### What you need to do
Copy the Burp Suite bridge text, everything from "Burp Suite bridge¶" down to "closes that gap.", and swap "HYDRA" for "the honeypot" each time it appears.

### Text section
'''
Burp Suite bridge¶
PDX connects to Burp Suite through a Java extension and a Python proxy bridge. This allows HTTP deltas captured during web pentests to flow through the same dual-use pipeline as HYDRA's SSH sessions.
Why Burp integration matters¶
HYDRA captures passive data — attackers come to you. But security research also requires active data — you go to the target. The Burp bridge closes that gap.
Both sources produce the same .pdx delta format, go through the same DataRouter, and feed the same training generators. A model fine-tuned on PDX data learns from both real attacker behavior (HYDRA) and professional pentest methodology (Burp).
Architecture¶
graph LR
B[Burp Suite] --> E[Java Extension]
E --> P[Python Proxy Bridge]
P --> R[PDX DataRouter]
R --> D[Defensive stream]
R --> O[Offensive stream]
Java extension (burp_extension/pdx_burp.py + burp_java/)¶
The extension hooks into Burp's HTTP handler and extracts:
- Request method, URL, headers, body
- Response status, headers, body
- Timing information
- Identified parameters and injection points
Python proxy bridge (burp_bridge.py)¶
The bridge receives extracted data from the Java extension and:
- Converts HTTP request/response pairs into
.pdxdeltas - Classifies each delta by type (INJECTION, AUTH_BYPASS, MISCONFIG, INFO_LEAK, etc.)
'''
### Entries shown
'''
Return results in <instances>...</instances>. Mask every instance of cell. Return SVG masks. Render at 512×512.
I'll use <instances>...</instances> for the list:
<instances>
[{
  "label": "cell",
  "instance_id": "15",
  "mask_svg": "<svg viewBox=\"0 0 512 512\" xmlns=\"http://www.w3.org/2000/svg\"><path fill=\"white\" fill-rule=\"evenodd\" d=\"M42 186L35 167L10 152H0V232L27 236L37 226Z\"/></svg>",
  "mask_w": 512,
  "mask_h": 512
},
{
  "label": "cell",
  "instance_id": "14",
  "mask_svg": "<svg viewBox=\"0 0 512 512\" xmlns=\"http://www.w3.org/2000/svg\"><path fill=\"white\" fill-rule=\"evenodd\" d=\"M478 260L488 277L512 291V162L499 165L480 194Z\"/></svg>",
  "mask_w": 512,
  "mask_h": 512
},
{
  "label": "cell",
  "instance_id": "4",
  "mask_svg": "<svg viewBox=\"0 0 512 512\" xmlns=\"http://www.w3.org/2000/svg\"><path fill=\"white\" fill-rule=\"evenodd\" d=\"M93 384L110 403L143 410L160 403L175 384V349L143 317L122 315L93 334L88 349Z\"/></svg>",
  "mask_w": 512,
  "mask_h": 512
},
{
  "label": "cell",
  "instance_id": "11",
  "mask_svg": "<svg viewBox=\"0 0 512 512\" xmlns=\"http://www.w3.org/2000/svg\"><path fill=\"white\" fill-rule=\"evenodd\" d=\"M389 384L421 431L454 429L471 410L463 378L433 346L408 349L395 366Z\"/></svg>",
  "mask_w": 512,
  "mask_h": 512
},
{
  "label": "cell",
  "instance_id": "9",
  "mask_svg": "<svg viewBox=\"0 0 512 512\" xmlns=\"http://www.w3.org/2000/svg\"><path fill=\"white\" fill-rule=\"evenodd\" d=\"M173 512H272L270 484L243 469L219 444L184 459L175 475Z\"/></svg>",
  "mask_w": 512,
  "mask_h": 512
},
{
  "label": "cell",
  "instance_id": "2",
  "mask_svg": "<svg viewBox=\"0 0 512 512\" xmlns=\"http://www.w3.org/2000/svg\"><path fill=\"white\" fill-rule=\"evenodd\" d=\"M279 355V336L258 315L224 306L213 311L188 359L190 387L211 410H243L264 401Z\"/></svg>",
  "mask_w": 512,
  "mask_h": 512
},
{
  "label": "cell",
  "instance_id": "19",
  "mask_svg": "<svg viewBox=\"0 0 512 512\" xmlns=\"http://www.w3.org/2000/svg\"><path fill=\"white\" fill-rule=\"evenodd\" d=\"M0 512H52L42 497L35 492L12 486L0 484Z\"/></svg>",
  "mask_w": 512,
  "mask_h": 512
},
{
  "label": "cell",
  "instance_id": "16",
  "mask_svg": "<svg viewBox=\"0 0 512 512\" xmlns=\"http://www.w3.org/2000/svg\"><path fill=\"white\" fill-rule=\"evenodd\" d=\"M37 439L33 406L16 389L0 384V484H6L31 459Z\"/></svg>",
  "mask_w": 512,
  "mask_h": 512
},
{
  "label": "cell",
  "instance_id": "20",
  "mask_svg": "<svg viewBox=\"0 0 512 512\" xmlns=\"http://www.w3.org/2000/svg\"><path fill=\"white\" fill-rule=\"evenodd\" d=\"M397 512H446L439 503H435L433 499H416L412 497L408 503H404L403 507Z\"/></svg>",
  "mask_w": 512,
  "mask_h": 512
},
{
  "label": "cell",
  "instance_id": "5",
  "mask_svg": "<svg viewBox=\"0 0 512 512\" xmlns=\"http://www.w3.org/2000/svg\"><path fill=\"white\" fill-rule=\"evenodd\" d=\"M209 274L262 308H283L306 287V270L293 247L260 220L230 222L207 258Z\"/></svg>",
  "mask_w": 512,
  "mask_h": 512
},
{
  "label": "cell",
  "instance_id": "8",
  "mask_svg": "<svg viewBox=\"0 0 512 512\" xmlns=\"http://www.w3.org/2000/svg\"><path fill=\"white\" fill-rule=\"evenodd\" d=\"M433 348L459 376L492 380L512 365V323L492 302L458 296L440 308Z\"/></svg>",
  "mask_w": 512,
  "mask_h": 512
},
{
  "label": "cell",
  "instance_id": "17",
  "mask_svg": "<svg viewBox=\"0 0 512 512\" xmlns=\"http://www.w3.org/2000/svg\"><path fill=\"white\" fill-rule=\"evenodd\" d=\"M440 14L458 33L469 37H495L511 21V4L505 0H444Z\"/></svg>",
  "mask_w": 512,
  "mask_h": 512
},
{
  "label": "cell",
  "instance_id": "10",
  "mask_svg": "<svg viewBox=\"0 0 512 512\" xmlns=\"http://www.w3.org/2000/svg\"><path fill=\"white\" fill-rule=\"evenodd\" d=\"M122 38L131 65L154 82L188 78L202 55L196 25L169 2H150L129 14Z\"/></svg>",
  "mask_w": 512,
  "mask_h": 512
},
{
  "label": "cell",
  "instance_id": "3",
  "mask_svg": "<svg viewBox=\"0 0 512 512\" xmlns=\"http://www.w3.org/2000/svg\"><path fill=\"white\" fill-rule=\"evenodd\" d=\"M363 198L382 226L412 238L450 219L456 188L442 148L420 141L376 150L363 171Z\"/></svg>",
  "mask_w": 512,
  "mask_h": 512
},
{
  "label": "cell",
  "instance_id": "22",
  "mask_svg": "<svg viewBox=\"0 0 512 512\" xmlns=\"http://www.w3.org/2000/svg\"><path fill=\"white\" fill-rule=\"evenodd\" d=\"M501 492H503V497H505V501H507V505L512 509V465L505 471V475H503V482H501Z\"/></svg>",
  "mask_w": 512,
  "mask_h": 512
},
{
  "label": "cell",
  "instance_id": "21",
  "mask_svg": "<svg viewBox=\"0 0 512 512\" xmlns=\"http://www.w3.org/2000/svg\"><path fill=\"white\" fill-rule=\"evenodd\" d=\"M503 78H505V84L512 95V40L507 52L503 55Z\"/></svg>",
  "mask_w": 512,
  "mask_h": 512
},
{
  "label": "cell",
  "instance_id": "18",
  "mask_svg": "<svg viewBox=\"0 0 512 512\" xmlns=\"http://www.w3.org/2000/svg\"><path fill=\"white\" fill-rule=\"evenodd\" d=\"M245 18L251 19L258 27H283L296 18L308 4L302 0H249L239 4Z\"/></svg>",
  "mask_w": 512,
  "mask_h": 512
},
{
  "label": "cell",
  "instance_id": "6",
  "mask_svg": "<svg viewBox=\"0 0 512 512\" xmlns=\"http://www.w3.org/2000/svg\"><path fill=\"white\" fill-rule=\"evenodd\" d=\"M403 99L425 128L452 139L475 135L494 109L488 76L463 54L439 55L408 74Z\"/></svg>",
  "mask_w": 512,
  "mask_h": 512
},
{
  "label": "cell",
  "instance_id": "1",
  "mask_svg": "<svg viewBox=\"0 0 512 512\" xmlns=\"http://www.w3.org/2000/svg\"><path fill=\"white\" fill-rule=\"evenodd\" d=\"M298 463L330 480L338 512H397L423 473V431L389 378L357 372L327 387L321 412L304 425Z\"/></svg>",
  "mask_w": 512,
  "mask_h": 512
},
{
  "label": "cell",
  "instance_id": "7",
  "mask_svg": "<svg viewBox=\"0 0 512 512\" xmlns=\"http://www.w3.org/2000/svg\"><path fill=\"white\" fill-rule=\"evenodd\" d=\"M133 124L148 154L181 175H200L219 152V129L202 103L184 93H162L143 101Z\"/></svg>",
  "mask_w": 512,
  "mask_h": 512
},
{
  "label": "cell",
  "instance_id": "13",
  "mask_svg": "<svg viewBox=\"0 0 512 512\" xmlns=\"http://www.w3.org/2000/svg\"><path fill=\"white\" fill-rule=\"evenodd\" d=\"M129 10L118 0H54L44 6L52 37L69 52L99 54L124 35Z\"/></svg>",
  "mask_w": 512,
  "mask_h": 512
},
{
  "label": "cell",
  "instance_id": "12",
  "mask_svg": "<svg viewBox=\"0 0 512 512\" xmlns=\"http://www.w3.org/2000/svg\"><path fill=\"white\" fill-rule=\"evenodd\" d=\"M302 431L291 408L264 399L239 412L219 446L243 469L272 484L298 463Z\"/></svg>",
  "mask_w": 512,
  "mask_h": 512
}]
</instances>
'''
### Reply
Burp Suite bridge¶
PDX connects to Burp Suite through a Java extension and a Python proxy bridge. This allows HTTP deltas captured during web pentests to flow through the same dual-use pipeline as the honeypot's SSH sessions.
Why Burp integration matters¶
the honeypot captures passive data — attackers come to you. But security research also requires active data — you go to the target. The Burp bridge closes that gap.